СТАТЬЯ
——————————
Эти поэты мировой скорби отличались широтой и вместе неполною определенностью помыслов, чувством бесконечного; на их устах виднелась иногда насмешливая улыбка, они страдали, но иногда находили удовольствие в своих страданиях; из груди их исходил лирический вопль страсти, и в то же время им были свойственны пламенные порывы энтузиазма.
Они создали ряд фигур, весьма интересных, хотя и не совсем новых в западных литературах, потому что шекспировские Гамлет, меланхолик Жак, Тимон, мольеровский Альцест уже могут назваться предшественниками разочарованных и вышедших из житейской колеи (déclassés) героев XVIII и XIX веков. Последние удаляются от общества, считают себя великими душами, не могущими снизойти до общего уровня, живут великой идеей, проникнуты ею и готовы умереть из-за нее.
——————————
ЗАПИСИ
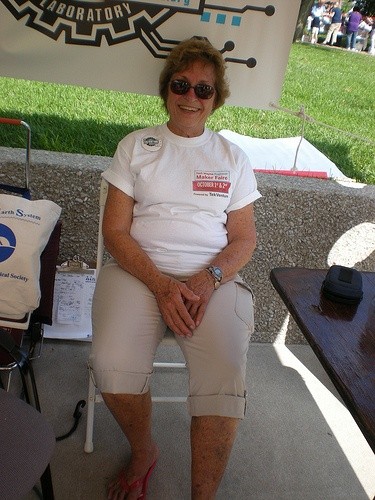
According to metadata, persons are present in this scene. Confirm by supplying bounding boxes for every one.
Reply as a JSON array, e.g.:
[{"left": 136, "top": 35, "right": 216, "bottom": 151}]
[
  {"left": 90, "top": 39, "right": 263, "bottom": 500},
  {"left": 310, "top": 1, "right": 375, "bottom": 53}
]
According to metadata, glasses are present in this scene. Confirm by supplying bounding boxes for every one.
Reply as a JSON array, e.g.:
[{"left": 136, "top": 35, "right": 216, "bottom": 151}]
[{"left": 169, "top": 79, "right": 215, "bottom": 99}]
——————————
ЧТО СДЕЛАТЬ
a. Проверьте по статье о поэтах мировой скорби, верны ли утверждения: (i) эти поэты иногда находили удовольствие в своих страданиях; (ii) созданные ими фигуры были совершенно новыми для западных литератур; (iii) разочарованные герои XVIII и XIX веков тянутся к обществу. На каждое ответьте «да» или «нет» и приведите решающие слова статьи дословно.
b. Продолжите статью о поэтах мировой скорби с того места, на котором она заканчивается.

ОТВЕТЫ
a.
(i) Да: «иногда находили удовольствие в своих страданиях».
(ii) Нет: «хотя и не совсем новых в западных литературах».
(iii) Нет: «Последние удаляются от общества».

b.
Ряд этих фигур скорби и отчаяния либо гнева открывает гётевский Вертер, а некоторым слабым прототипом их в литературе был герой романа Руссо «Новая Элоиза» (1769) Saint-Preux (Сен-Прё), как прототипом их в жизни явился Руссо. Saint-Preux выказывает внутреннюю разорванность, чувствительность, нерешительность, бесхарактерность, и вместе он идеал учителя, как рисовался последний воображению Руссо, протестант против предрассудков, скептик и скорбник вроде последнего. Saint-Preux – отображение сокровеннейшей жизни и чувствований своего автора.